Bart Groothuis: When discussing the report in the Parliament, one of the main priorities for me, and one that l made sure to add to the report, was the possibility to trade on hydrogen, in euros. The vast majority of trade exchanges are in dollars, which provides a great deal of advantage, as well as the possibility to create incentivising trade regimes. If we trade in euros, then we have a new geopolitical tool at our disposal to trade with third countries. And if we want to do so, if we want to set up a market, first, we need certificates, guarantees of origin, we need to have a clear regulatory framework and standard-setting bodies, which are just not there at the moment. While some fear certifying blue hydrogen would only incentivise the fossil industry, I disagree and believe we should rationalise the debate.
The same reasoning can be applied to import, and the extraordinary feature of hydrogen is that the transition will be from gas to gas: from natural gas to hydrogen gas. Yet, that transition can only be made and only be done, if the technology is certified and we have clear rules on what you can expect and insist on, and that is a problem.
We are expecting one big gas package before the end of the year and I am looking forward to what the Commission will propose. I would advocate to seperate hydrogen from the Gas Directives. Hydrogen and gas are in completely different parts of their lifecycle. Gas is a mature market, with market regulations and long existing standards, and we are trying to become less dependent on gas. Hydrogen on the other hand, is still at its infancy. There is still a need for standards and infrastructure and instead of reducing we need to ramp up the market. In other words, they are very different, and I would advocate for separating the two, for example through a Hydrogen Act, It would be a bold, but necessary step.
VoteWatch Europe: Turning to the network issue, do you think the “Hydrogen Backbone” initiative for repurposing old natural gas pipelines is a good way to foster this technology or could it hamper the development of other production methods once renewable energies become more economically viable?

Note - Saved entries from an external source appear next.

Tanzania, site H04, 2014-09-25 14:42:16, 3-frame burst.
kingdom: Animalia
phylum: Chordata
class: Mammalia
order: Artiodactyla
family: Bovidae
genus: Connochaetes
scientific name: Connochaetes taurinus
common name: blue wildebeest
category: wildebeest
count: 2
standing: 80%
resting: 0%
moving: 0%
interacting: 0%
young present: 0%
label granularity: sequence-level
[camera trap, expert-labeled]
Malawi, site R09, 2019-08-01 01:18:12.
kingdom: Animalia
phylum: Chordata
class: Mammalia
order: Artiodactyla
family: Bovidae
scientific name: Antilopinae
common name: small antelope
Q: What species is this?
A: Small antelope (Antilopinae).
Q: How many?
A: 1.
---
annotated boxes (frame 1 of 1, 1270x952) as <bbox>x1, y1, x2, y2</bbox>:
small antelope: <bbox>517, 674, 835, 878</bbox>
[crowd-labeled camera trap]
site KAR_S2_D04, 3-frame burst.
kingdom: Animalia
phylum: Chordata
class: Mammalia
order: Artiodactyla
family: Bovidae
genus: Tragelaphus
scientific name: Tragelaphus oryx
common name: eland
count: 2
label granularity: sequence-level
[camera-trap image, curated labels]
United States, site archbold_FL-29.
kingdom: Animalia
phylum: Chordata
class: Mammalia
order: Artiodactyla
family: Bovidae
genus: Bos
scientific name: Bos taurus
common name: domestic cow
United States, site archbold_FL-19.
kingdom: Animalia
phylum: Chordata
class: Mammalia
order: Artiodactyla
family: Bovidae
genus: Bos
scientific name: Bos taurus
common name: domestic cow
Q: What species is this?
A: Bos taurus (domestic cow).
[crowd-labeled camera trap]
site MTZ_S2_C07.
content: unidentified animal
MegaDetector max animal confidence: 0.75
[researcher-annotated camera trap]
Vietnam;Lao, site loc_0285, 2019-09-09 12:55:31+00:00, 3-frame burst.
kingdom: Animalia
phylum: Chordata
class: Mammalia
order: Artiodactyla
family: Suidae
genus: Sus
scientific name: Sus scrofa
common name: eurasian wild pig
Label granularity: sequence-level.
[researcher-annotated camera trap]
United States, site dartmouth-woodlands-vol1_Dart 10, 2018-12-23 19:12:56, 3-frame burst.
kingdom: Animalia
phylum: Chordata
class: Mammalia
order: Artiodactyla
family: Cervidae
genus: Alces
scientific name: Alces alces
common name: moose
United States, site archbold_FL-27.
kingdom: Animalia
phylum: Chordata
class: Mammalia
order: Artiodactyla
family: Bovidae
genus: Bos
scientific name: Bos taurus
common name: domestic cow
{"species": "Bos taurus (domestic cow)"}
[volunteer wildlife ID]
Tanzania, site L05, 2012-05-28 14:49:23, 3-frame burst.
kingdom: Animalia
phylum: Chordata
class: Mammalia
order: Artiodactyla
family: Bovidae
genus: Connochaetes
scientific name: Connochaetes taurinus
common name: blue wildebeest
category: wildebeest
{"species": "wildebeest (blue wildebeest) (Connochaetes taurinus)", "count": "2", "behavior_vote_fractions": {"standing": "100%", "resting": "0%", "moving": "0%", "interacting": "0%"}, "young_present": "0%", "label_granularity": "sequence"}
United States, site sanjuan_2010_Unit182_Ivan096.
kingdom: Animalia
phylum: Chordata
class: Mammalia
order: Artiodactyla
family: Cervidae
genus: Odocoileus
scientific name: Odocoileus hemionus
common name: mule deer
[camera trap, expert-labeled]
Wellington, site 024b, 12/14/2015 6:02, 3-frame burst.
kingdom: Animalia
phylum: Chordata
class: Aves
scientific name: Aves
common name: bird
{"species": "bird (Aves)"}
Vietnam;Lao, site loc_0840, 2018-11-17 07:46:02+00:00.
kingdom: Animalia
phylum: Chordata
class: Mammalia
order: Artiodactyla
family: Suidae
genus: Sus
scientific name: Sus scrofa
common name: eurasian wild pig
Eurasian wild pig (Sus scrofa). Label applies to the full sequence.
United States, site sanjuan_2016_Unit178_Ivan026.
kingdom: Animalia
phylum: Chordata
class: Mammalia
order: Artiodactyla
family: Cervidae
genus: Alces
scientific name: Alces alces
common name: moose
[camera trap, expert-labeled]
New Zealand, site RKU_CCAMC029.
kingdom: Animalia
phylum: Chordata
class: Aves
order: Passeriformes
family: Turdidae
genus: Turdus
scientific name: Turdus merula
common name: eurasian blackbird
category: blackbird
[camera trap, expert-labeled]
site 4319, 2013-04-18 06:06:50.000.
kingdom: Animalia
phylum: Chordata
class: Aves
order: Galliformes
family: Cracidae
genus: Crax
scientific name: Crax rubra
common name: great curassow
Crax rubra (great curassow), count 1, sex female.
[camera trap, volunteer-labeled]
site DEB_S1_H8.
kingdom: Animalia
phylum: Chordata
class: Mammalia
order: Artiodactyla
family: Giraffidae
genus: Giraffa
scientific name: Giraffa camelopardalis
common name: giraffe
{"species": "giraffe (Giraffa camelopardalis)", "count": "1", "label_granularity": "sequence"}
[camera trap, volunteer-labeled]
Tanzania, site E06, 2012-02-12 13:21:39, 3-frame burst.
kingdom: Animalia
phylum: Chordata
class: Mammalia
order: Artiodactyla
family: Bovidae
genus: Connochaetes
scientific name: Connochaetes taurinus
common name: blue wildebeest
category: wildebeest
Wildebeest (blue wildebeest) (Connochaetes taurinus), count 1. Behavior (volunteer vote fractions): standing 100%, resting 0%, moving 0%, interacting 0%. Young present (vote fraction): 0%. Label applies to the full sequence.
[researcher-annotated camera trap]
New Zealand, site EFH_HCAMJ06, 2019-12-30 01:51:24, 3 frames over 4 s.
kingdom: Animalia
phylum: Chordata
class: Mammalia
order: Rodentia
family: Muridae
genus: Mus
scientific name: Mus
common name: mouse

Bart Groothuis: The transition, as I said, is from gas to gas and if you think about it in this way, the new gold is already in the ground, and it is our pipeline system. They are already there, connecting all Europe: an infrastructure that we can use to pump hydrogen across the EU. And, as l said, if we have the ambition of producing 40 Gigawatts of hydrogen by 2030, then we need blue hydrogen and we need imports from other countries. Thus, it would be fantastic if we could not only repurpose, but also ensure imports. On this latter point, let me add that there are some signs for the future. Indeed, within the TEN-E regulation under discussion right now, we made sure that not only transportation of hydrogen is included, but also the storage, which will be essential in the future import capacity of the EU. And the majority of the Parliament backs this addition. Everyone wants to strive for the perfect solutions, but perfection is the enemy of the good.